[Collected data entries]

↓↓↓

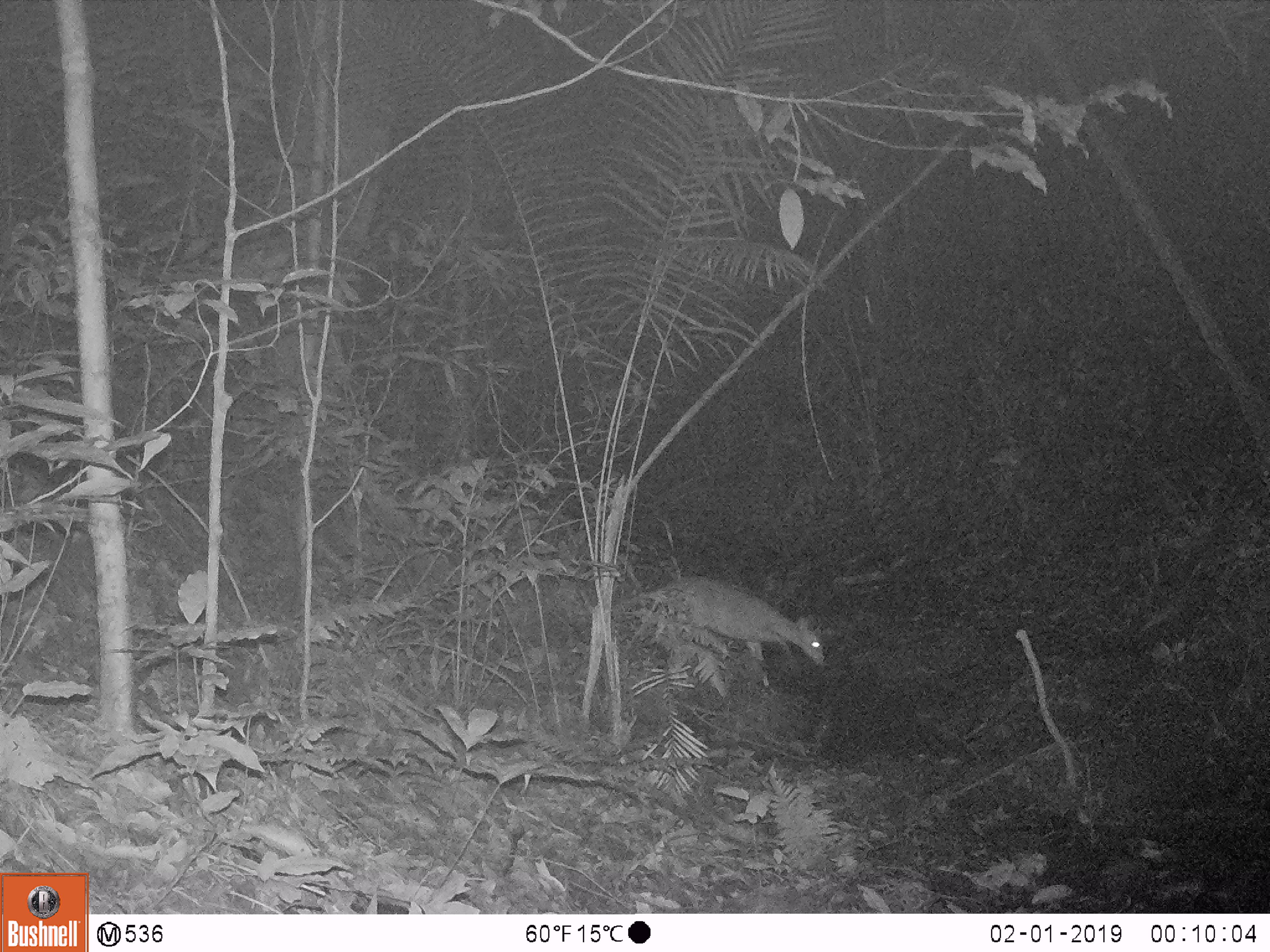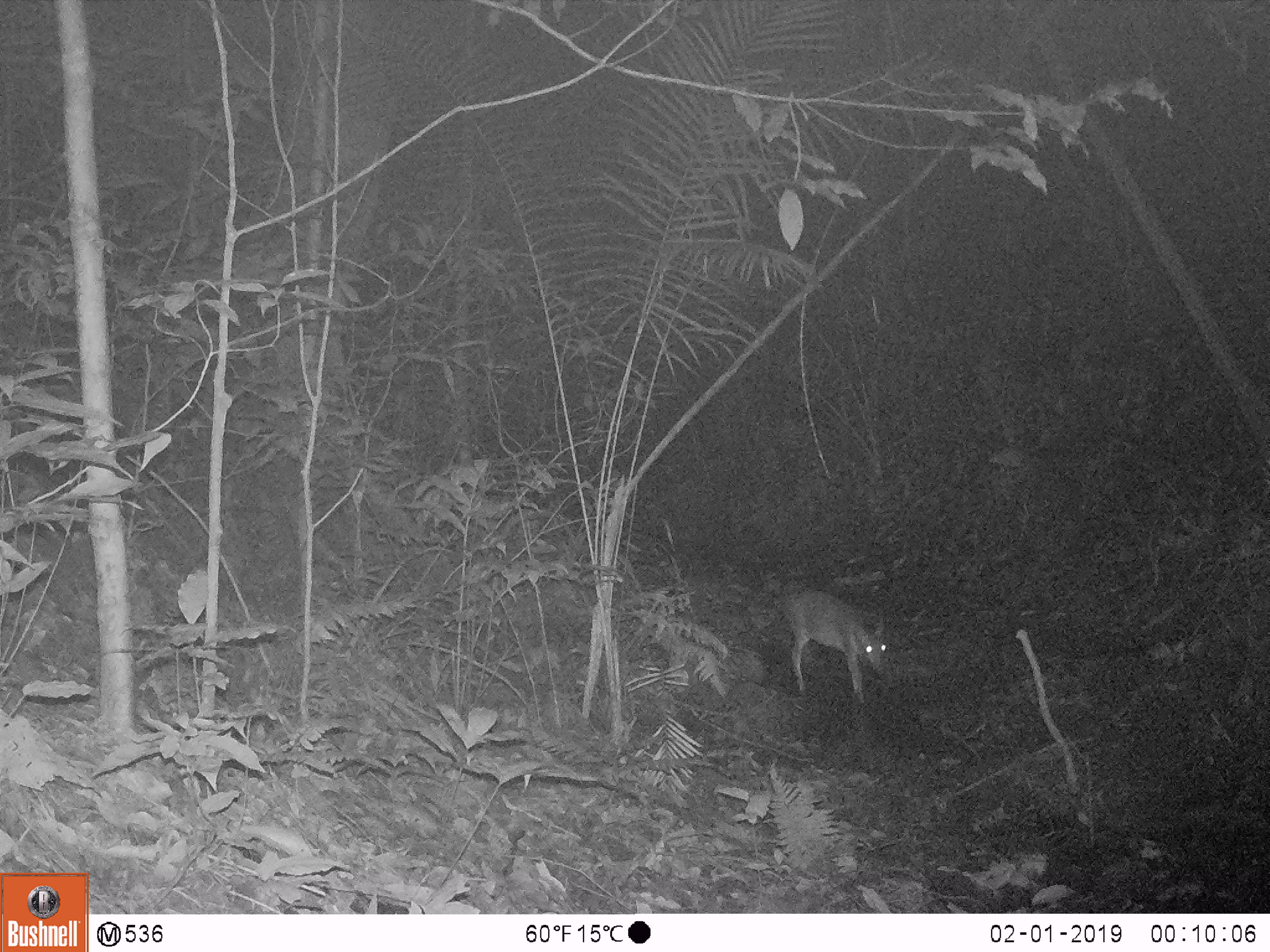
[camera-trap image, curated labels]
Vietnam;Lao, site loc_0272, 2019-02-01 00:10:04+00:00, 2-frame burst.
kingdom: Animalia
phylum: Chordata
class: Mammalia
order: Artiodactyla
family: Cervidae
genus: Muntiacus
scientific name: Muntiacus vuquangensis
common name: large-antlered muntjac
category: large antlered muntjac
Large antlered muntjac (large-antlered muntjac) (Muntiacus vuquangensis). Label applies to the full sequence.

↑↑↑

### PROBLEM TO WORK ON
I'd like every record printed exactly, with the pictures left out.

### EXERCISE OUTPUT
[camera-trap image, curated labels]
Vietnam;Lao, site loc_0272, 2019-02-01 00:10:04+00:00, 2-frame burst.
kingdom: Animalia
phylum: Chordata
class: Mammalia
order: Artiodactyla
family: Cervidae
genus: Muntiacus
scientific name: Muntiacus vuquangensis
common name: large-antlered muntjac
category: large antlered muntjac
Large antlered muntjac (large-antlered muntjac) (Muntiacus vuquangensis). Label applies to the full sequence.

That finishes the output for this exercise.